══ Tekstfragment

Beroep tegen niet-tijdig beslissen op visumaanvraag voor kort verblijf

In deze zaak heeft verzoeker, vertegenwoordigd door mr. A. van Bentum-Sinnema, beroep ingesteld tegen de staatssecretaris van Justitie en Veiligheid, verweerder, omdat deze niet tijdig heeft beslist op zijn aanvraag voor een visum voor kort verblijf, ingediend op 21 maart 2023. Verweerder heeft deze aanvraag afgewezen met een besluit van 31 maart 2023. Na het indienen van bezwaar door verzoeker, heeft verweerder op 14 november 2023 alsnog ingestemd met de afgifte van het visum. Verzoeker heeft zijn beroep op 21 november 2023 ingetrokken en verzocht om vergoeding van proceskosten en het betaalde griffierecht.

════

**Opdracht A**
Neem uit de passage over het visumberoep letterlijk het stuk over van "Beroep tegen niet-tijdig" tot en met "het betaalde griffierecht.".
**Opdracht B**
Vat de alinea die begint met "In deze zaak heeft verzoeker" uit de passage over het visumberoep samen in een korte opsomming, met behoud van de belangrijkste feiten.
**Opdracht C**
Zet de passage over het visumberoep voort, te beginnen na de laatste zin.

══ Gegevens

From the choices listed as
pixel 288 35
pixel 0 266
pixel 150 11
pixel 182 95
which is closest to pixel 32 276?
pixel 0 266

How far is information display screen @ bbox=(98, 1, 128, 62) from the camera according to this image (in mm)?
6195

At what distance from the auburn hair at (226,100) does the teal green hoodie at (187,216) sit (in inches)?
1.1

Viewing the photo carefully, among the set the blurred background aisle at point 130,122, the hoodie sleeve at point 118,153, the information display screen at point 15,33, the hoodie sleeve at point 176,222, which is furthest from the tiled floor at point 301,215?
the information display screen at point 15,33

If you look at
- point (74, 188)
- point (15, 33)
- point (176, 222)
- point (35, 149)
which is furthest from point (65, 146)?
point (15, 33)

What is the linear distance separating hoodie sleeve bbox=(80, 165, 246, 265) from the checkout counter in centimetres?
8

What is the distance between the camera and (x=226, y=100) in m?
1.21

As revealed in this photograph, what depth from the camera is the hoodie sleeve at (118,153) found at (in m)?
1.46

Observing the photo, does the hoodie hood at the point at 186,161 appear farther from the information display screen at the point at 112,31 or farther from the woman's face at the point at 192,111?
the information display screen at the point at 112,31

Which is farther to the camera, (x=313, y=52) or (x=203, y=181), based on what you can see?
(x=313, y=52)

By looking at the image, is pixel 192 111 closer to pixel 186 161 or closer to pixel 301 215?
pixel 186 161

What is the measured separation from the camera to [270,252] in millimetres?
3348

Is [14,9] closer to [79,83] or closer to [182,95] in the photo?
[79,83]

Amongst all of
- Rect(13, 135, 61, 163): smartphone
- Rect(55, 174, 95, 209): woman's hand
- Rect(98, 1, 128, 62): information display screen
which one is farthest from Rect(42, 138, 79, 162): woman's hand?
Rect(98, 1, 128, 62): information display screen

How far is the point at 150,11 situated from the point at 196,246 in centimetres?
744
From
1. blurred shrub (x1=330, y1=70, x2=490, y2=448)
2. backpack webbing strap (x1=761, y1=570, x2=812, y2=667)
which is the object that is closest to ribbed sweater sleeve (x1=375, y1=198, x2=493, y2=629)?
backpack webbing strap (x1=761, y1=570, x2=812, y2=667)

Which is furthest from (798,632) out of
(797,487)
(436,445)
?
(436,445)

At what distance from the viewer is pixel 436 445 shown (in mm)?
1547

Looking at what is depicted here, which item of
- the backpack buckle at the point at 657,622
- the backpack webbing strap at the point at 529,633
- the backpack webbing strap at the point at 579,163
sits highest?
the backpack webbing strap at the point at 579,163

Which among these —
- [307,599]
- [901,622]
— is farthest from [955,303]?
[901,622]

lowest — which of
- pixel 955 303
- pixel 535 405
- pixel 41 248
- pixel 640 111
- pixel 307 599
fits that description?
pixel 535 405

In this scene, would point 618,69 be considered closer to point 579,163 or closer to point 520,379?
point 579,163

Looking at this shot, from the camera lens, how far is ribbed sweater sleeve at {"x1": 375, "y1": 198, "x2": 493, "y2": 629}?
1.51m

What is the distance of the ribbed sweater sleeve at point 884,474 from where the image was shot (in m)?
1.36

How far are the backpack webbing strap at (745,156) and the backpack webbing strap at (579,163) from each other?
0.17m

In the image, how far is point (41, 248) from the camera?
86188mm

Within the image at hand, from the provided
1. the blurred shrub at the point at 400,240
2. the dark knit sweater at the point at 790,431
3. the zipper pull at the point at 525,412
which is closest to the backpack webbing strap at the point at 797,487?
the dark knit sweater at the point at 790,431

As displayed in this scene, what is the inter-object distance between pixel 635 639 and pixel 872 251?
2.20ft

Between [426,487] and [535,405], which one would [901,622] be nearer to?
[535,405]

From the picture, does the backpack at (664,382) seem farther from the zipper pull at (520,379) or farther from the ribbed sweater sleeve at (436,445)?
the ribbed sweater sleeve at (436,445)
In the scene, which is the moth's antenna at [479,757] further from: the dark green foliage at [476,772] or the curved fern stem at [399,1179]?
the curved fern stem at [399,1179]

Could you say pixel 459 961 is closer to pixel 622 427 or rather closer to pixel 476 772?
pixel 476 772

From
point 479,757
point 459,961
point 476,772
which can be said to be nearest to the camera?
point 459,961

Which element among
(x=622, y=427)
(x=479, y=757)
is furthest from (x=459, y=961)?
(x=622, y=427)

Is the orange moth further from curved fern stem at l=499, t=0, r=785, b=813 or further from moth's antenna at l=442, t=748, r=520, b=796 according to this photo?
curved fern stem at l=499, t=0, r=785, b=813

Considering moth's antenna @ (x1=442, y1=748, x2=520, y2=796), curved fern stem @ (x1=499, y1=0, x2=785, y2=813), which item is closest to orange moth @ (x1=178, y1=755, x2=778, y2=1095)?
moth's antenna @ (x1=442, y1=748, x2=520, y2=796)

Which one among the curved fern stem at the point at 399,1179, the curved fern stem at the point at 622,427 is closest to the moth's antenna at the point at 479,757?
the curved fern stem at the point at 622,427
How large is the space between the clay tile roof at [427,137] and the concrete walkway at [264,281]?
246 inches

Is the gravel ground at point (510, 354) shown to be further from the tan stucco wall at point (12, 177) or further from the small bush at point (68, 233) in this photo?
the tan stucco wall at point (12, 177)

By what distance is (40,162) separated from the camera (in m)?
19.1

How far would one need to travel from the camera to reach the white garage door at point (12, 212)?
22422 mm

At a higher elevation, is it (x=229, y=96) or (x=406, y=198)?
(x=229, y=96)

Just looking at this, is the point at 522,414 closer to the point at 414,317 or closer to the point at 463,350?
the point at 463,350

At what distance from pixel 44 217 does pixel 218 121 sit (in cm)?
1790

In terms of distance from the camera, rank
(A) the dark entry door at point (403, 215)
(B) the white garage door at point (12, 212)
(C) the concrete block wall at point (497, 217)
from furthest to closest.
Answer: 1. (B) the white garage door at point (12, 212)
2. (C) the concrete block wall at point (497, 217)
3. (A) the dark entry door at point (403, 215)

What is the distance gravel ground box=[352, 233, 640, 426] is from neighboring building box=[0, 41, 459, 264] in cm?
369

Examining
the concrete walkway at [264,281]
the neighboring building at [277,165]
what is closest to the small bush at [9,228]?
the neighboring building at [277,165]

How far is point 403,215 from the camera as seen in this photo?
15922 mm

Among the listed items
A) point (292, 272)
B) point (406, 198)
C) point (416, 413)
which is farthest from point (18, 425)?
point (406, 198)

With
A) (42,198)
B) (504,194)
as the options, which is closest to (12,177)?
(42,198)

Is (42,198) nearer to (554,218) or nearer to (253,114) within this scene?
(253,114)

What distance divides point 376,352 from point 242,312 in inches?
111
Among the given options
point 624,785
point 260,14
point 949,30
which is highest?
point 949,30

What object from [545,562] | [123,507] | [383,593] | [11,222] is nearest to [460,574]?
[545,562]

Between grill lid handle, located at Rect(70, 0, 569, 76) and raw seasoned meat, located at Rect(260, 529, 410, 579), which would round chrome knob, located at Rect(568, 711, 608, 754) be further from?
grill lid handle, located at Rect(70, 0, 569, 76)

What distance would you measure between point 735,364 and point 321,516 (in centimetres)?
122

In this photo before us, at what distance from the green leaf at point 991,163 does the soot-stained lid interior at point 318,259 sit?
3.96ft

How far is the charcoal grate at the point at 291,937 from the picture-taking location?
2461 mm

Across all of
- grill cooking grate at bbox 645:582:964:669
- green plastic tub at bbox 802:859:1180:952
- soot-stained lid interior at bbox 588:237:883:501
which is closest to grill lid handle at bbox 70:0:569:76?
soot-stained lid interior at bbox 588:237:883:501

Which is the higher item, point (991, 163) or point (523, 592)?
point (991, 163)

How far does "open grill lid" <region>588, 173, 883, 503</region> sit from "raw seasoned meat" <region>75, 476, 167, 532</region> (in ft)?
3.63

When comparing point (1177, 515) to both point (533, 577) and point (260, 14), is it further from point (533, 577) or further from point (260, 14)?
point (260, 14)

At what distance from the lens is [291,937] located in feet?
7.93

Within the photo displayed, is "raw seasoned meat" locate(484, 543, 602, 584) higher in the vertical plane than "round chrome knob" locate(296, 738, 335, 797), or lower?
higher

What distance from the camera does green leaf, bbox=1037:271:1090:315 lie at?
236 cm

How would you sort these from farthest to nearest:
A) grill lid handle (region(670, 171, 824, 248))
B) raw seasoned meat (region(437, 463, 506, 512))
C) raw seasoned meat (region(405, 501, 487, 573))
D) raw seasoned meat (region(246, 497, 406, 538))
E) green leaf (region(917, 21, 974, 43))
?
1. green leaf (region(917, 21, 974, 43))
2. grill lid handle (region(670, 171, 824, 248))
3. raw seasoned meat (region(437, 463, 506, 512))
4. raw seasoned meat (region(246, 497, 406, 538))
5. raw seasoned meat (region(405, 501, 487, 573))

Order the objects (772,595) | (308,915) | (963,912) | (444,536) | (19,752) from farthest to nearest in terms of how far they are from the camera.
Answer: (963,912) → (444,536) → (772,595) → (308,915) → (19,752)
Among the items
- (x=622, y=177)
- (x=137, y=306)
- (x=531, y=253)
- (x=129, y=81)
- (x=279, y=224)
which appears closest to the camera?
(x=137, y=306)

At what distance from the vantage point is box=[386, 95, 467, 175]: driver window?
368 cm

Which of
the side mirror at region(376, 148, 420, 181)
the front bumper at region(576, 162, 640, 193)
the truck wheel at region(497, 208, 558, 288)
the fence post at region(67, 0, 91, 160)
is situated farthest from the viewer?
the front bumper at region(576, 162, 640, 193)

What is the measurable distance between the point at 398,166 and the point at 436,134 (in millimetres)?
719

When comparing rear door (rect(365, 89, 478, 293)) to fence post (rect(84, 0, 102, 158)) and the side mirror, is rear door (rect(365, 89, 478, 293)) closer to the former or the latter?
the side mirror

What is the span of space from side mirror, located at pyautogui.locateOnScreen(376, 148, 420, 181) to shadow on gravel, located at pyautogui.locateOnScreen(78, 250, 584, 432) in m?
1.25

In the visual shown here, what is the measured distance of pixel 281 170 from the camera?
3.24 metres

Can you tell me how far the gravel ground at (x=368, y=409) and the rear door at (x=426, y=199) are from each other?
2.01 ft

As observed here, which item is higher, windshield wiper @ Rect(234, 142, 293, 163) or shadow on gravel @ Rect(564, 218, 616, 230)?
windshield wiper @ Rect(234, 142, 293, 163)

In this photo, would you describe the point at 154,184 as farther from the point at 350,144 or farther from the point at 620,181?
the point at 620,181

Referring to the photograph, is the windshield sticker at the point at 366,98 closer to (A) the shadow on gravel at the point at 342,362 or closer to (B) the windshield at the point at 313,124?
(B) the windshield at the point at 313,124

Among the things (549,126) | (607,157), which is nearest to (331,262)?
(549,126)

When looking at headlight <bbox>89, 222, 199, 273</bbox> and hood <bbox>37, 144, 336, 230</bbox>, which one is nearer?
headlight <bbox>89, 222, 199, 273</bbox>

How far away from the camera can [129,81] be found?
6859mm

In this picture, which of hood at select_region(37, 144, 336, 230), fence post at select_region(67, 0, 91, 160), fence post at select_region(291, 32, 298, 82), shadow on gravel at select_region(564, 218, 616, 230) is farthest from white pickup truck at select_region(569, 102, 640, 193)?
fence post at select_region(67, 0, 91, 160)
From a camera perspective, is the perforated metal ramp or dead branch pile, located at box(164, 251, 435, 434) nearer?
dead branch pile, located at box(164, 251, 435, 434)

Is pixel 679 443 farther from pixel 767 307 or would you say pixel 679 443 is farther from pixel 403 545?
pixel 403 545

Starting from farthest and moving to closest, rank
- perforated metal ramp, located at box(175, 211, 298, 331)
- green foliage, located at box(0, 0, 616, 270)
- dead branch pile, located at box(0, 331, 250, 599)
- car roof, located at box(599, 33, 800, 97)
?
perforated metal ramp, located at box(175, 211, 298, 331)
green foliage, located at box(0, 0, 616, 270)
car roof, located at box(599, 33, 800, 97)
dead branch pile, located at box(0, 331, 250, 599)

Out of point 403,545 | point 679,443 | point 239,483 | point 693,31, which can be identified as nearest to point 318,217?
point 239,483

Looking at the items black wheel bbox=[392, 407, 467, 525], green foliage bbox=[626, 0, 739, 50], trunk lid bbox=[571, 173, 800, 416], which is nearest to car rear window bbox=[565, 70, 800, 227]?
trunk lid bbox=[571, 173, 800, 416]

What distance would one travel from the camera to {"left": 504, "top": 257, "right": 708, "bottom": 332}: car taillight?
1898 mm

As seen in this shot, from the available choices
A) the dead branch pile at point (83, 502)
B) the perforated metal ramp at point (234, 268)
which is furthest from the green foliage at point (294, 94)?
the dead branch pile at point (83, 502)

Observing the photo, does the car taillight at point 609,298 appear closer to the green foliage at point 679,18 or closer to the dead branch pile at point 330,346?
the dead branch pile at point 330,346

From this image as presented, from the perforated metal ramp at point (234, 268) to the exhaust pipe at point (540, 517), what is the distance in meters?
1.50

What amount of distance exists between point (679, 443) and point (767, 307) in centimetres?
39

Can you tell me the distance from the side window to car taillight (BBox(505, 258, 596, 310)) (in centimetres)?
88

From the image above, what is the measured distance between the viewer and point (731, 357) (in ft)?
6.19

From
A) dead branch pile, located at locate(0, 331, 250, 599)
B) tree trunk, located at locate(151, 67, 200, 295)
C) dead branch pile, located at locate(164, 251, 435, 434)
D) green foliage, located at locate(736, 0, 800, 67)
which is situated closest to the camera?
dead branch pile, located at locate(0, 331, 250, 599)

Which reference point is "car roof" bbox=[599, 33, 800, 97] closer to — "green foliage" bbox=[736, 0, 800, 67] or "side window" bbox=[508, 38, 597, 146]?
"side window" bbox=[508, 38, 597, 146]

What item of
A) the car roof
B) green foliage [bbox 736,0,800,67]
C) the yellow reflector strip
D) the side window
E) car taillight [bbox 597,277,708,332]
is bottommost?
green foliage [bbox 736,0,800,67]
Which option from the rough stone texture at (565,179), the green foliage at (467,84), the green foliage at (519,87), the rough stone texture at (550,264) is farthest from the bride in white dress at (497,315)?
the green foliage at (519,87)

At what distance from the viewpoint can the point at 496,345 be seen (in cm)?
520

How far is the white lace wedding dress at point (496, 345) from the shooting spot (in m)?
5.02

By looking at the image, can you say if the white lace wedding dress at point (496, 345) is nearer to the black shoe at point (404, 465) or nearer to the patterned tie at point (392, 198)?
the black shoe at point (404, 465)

════

**Antwoord A**
Beroep tegen niet-tijdig beslissen op visumaanvraag voor kort verblijf

In deze zaak heeft verzoeker, vertegenwoordigd door mr. A. van Bentum-Sinnema, beroep ingesteld tegen de staatssecretaris van Justitie en Veiligheid, verweerder, omdat deze niet tijdig heeft beslist op zijn aanvraag voor een visum voor kort verblijf, ingediend op 21 maart 2023. Verweerder heeft deze aanvraag afgewezen met een besluit van 31 maart 2023. Na het indienen van bezwaar door verzoeker, heeft verweerder op 14 november 2023 alsnog ingestemd met de afgifte van het visum. Verzoeker heeft zijn beroep op 21 november 2023 ingetrokken en verzocht om vergoeding van proceskosten en het betaalde griffierecht.

**Antwoord B**
- Verzoeker stelde beroep in tegen de staatssecretaris van Justitie en Veiligheid. Mr. A. van Bentum-Sinnema trad op als zijn vertegenwoordiger. Het beroep was gericht tegen het niet tijdig beslissen op zijn aanvraag van 21 maart 2023 voor een visum voor kort verblijf.
- Verweerder wees de aanvraag af bij besluit van 31 maart 2023.
- Na bezwaar van verzoeker stemde verweerder op 14 november 2023 alsnog in met de afgifte van het visum.
- Op 21 november 2023 trok verzoeker zijn beroep in. Hij vroeg daarbij om vergoeding van de proceskosten en van het betaalde griffierecht.

**Antwoord C**
De rechtbank heeft in deze uitspraak geoordeeld dat verweerder niet binnen de wettelijke termijn op het bezwaar heeft beslist en dat verzoeker geheel in het gelijk is gesteld. De rechtbank heeft vastgesteld dat het beroep tegen het niet-tijdig beslissen gegrond is. De rechtbank heeft verweerder veroordeeld in de proceskosten van verzoeker, vastgesteld op € 418,50, en heeft bepaald dat verweerder het door verzoeker betaalde griffierecht van € 184 moet vergoeden. De uitspraak is gedaan door mr. E.F. Bethlehem, rechter, en openbaar gemaakt op www.rechtspraak.nl.

Uitspraak

RECHTBANK DEN HAAG
Zittingsplaats Middelburg
Bestuursrecht
zaaknummer: NL23.32097

uitspraak van de enkelvoudige kamer in de zaak tussen

[naam verzoeker] , verzoeker

V-nummer: [V-nr.]
(gemachtigde: mr. J.C.A. Koen),
en

de staatssecretaris van Justitie en Veiligheid, verweerder

(gemachtigde: mr. A. van Bentum-Sinnema).

Procesverloop

Deze uitspraak gaat over het beroep dat verzoeker heeft ingesteld omdat verweerder volgens hem niet op tijd heeft beslist op zijn aanvraag tot het verlenen van een visum voor kort verblijf van 21 maart 2023.
Verweerder heeft deze aanvraag met het besluit van 31 maart 2023 afgewezen.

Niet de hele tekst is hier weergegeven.